== EXERCISE SET ==
**A.** Decide whether each statement below agrees with the article on assessing the CNS in DM1, answering yes or no and quoting the words of the text that decide it. (i) The Glasgow team studied 45 DM1 subjects and 20 controls. (ii) CNS structure was assessed by CT scanning. (iii) DM1 subjects found the test battery hard to tolerate.
**B.** Carry the article on assessing the CNS in DM1 forward from its last sentence.

START PASSAGE TO READ

Challenges in Assessing the CNS in DM1

Published on Tue, 11/06/2018

Towards CNS Endpoints for Clinical Trials in DM1

CNS deficits represent an important component of the DM1 phenotype and play a key role in overall burden of disease. Yet, complex brain functional assessments may be complicated by the interaction of peripheral and central contributors, so it is important to understand any limitations imposed by such interactions.

The MDF Research News previously highlighted an important series of DM-focused reviews in Frontiers of Neurology. A new original research article in the same journal, by Mark Hamilton (Queen Elizabeth University Hospital, Glasgow) and colleagues (Hamilton et al., 2018), offers an important new perspective on developing clinical outcome measures for assessing CNS function in clinical studies of and interventional trials in DM1.

Deficits of Patient Motor and Cognitive Insight May Confound CNS Outcome Measures

The Glasgow-based research team assessed 45 adult or late-onset DM1 subjects and 20 controls using a battery of neuropsychological and symptomatic instruments, as well as assessments of CNS structure (by MRI) and CTG repeat length. Neuropsychological tests followed OMMYD recommendations, including Stroop test (controlled for reading speed), Trail Making tests (controlled for speed), Delis-Kaplan Executive Function System, and Block Design test. Study subjects also completed the Edinburgh Cognitive and Behavioral ALS Screen and the FAS controlled oral word association test. Self-reported instruments used assessed fatigue, daytime sleepiness, depression, pain, dysexecutive symptoms, as well as MDHI and DM1-ActivC. The overall test battery appeared to be well-tolerated by DM1 subjects.

END PASSAGE TO READ
START MATERIAL SHOWN

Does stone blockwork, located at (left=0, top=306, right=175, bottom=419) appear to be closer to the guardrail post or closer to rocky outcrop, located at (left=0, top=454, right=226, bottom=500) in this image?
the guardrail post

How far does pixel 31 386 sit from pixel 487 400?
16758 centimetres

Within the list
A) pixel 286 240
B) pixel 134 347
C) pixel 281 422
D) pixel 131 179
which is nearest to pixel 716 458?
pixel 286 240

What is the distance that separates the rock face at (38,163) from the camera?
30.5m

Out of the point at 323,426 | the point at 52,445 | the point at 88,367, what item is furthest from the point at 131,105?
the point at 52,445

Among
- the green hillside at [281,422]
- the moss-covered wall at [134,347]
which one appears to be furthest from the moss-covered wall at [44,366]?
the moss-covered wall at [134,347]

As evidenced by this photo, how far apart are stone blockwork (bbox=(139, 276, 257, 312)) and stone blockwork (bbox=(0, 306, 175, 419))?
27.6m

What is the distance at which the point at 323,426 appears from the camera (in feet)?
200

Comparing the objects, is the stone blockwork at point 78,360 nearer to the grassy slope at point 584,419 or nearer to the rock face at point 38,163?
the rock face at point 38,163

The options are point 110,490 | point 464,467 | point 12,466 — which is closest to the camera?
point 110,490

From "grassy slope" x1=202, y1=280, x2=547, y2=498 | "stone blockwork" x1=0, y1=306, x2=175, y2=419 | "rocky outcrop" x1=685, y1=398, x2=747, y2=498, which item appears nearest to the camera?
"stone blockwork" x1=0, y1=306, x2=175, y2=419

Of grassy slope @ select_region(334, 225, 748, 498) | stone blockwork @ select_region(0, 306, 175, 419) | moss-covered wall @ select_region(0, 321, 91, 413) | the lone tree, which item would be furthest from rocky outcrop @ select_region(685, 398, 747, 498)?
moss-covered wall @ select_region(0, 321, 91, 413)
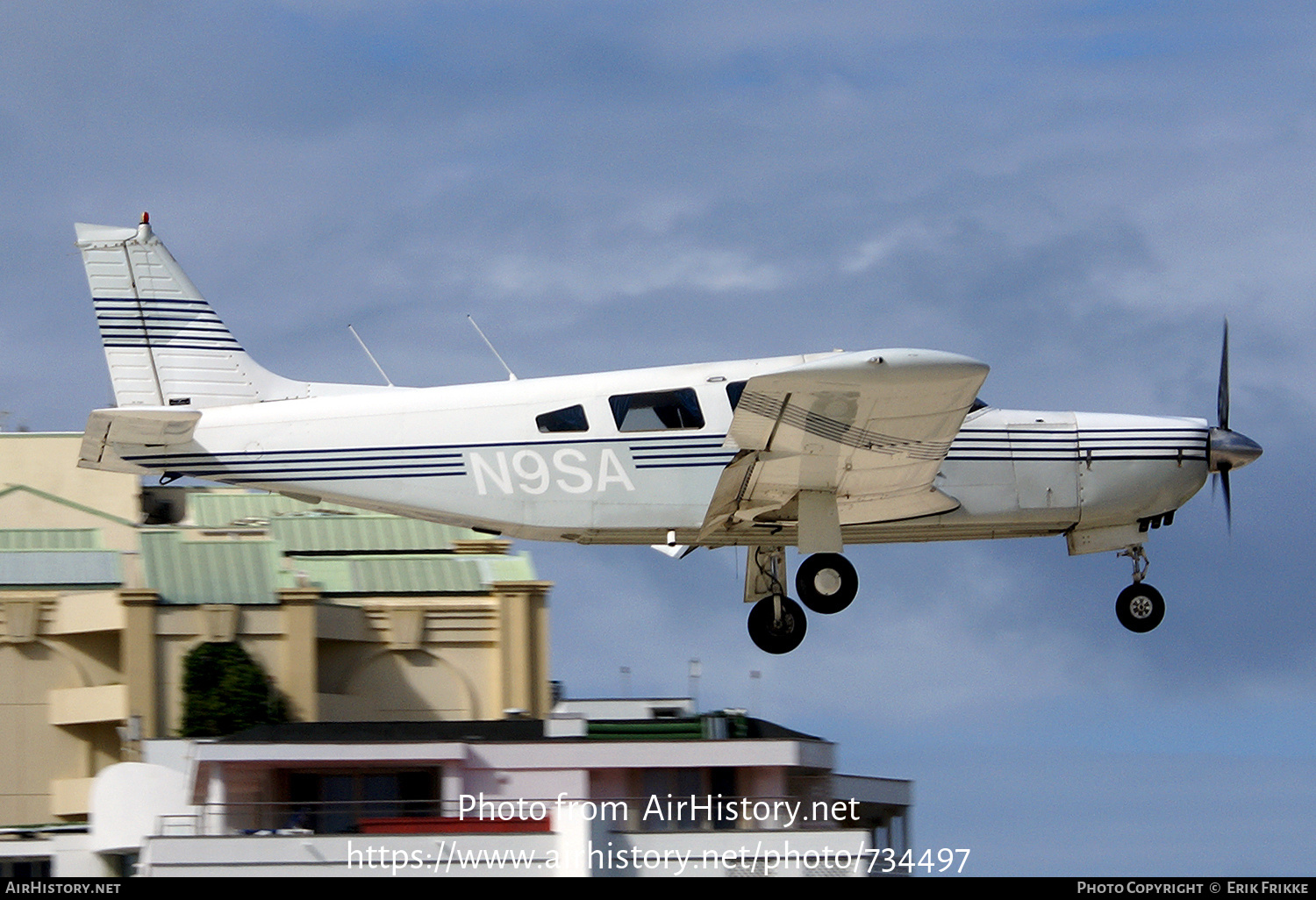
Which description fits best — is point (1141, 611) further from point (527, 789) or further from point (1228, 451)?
point (527, 789)

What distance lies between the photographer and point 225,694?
97.9 feet

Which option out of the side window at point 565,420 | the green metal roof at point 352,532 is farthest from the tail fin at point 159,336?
the green metal roof at point 352,532

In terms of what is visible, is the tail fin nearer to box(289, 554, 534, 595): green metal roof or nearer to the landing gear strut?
the landing gear strut

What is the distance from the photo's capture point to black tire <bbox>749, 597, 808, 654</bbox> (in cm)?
1891

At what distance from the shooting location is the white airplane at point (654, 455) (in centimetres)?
1769

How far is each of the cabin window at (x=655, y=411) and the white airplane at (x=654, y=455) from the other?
2cm

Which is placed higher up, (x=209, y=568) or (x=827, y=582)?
(x=209, y=568)

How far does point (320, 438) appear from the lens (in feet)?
59.7

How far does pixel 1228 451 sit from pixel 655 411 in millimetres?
6067

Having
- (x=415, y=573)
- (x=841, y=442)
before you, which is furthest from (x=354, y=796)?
(x=841, y=442)

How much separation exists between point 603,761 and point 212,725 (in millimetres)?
9051

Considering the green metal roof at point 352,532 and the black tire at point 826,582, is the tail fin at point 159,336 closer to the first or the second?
the black tire at point 826,582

END MATERIAL SHOWN

== ANSWERS TO THE PROBLEMS ==
**A.**
(i) Yes: "assessed 45 adult or late-onset DM1 subjects and 20 controls"
(ii) No: "assessments of CNS structure (by MRI)"
(iii) No: "The overall test battery appeared to be well-tolerated by DM1 subjects."

**B.**
Neuropsychological testing assessing multiple domains identified impairment in function of DM1 patients versus controls, although correction for reading or motor speed mitigated the magnitude of some of these differences. The researchers highlighted the impact that dysarthria and upper limb weakness could have upon some neuropsychological measures.

Self-reported assessments of cognitive function obtained data consistent with prior reports—that DM1 patients reported greater fatigue, lower mood, greater levels of pain, and executive dysfunction. However, findings of lower mood (including depression) strongly correlated with increased self-reporting of cognitive deficits. MRI gray and white matter measures correlated with various neuropsychological findings.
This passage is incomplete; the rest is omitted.